### Bloque de texto
===
Kepa Arbizu •  Cultura •  25/03/2024

«Reimagining Safety», de Matthew Solomon. ¿Policía o barbarie?

Entre el actual catálogo de la plataforma Amazon Prime Video se puede encontrar este reflexivo documental que cede la palabra a diversas personalidades del ámbito social y político estadounidense para tejer un poderoso discurso contra la propia esencia del poder coercitivo encarnado en la policía y las cárceles.

«Reimagining Safety», de Matthew Solomon. ¿Policía o barbarie?

Hay ciertas instituciones que, por paradójico que pueda parecer, su principal fuente de legitimidad popular se abastece precisamente de exportar una imagen relativamente permeable a las críticas lanzadas sobre su gestión. Tal y como apuntaba certeramente Dario Fo en “Muerte accidental de un anarquista”, no hay nada que beneficie más a la estabilidad de un estamento público que hacerse pasar por receptivo respecto a las voces discordantes y aceptar, e incluso modificar, ciertas deficiencias, siempre coyunturales y nunca estructurales, en su forma de proceder. Todo el entramado represivo, es decir cárceles y policía, que ostentan los Estados es uno de esos “pilares” que, pese a soportar recriminaciones y valoraciones negativas acerca de actuaciones particulares, rara vez es sometido a un juicio respecto a su naturaleza intrínseca. Una determinación que precisamente se arroga el valiente y aclaratorio documental «Reimagining Safety», dirigido por Matthew Solomon, que reúne a diversos actores sociales y políticos para enhebrar una enmienda a la totalidad respecto al significado que dichas organizaciones adoptan en nuestra sociedad.
===
### Material proporcionado
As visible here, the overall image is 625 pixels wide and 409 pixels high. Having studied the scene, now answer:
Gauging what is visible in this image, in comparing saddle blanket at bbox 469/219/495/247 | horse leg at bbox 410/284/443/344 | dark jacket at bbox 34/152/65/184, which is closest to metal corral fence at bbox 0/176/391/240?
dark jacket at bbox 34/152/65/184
===
### Tarea
Cambie "Amazon Prime Video" por "Filmin" y reproduzca el fragmento de la reseña del documental que comienza en "Entre el actual" y termina en "y las cárceles.".

### Respuesta correcta
Entre el actual catálogo de la plataforma Filmin se puede encontrar este reflexivo documental que cede la palabra a diversas personalidades del ámbito social y político estadounidense para tejer un poderoso discurso contra la propia esencia del poder coercitivo encarnado en la policía y las cárceles.